Kaldı ki bu öğrenciler okullarında okurken kendi uzmanlık derslerine çalışırken mezun olduktan sonra önüne konacak olan KPS sınavı sendromu yaşamaktadır. Kamu Personeli sınavından şunu mu anlamak gerekir. Her diplomalı kaliteli değildir. Bu nedenle seçme sınavı yapılıyor. Bu sınavla üniversitelerimizin verdiği diplomalar da geçerliliğini kaybetmiş olmuyor mu?

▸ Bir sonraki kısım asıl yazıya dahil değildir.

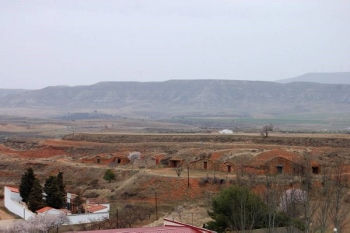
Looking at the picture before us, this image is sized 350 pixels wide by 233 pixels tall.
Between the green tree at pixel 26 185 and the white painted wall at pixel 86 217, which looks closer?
the white painted wall at pixel 86 217

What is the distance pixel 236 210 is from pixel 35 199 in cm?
2147

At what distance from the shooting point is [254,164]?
59031mm

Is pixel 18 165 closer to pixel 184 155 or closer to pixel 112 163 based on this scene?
pixel 112 163

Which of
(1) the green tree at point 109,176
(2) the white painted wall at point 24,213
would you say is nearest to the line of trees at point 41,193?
(2) the white painted wall at point 24,213

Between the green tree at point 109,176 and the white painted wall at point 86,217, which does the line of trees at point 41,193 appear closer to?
the white painted wall at point 86,217

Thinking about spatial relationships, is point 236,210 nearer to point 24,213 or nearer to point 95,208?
point 95,208

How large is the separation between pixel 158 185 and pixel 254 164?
35.0ft

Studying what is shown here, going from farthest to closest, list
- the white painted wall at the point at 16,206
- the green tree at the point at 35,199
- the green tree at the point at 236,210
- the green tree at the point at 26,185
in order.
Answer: the green tree at the point at 26,185 < the green tree at the point at 35,199 < the white painted wall at the point at 16,206 < the green tree at the point at 236,210

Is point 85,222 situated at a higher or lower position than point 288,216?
lower

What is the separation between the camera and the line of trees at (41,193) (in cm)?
4754

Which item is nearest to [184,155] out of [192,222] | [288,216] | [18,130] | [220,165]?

Kapatılan ama bu gün övgü ile söz ettiğimiz Öğretmen okulları lise seviyesinde mezun veren okullardı. Bugün öğretmen olabilmek için liseden sonra en az 4 yıl daha okumak gerekiyor. Bu durumda  fakülteyi bitiren bir öğretmenin lise mezunu bir öğretmenden çok daha fazla başarılı olması gerekmiyor mu?

Bugün eğitim sistemimiz içinde bulunduğu bütün sorunlara karşın hala ayakta durabiliyorsa bunu, öğretmen okullarına ve Köy Enstitüleri'ne borçludur. Eğitim sistemimiz, Öğretmen Okulları deneyiminin, Köy Enstitülerinin atmış olduğu temel sayesinde bugünlere kadar gelebilmiştir. Bugün bu kurumları tekrar hatırlamak, "Nitelikli Eğitim için Nitelikli Öğretmen" anlayışını hayata geçirmek için mücadele eden Eğitim-Iş'in ve yüz binlerce eğitim emekçisinin boynunun borcudur. Büyük Önder Mustafa Kemal Atatürk "Öğretmenler, sizin başarınız Cumhuriyetin başarısı olacaktır", “Ulusları kurtaranlar yalnız ve ancak öğretmenlerdir." sözleri ile öğretmenlik mesleğinin önemini vurgulamış, öğretmenlerin ağır bir sorumluluğu olduğunu ifade etmiştir.

Nitelikli eğitim ancak nitelikli öğretmenler yetiştirmekle mümkündür. Ülkenin geleceği, iyi yetişmiş ve mesleğinde söz sahibi öğretmenlere bağlıdır. Özellikle son yıllarda yürütülen politika ve uygulamalarla Türkiye'de öğretmenlik mesleğinin saygınlığı her geçen gün biraz daha azalmaktadır. Öğretmenlik mesleğinin sorunları, toplumun ve bireylerin tümünü, kısacası herkesi ilgilendirir. Öğretmenlik mesleği, hak ettiği saygınlığa bir an önce kavuşturulmalıdır.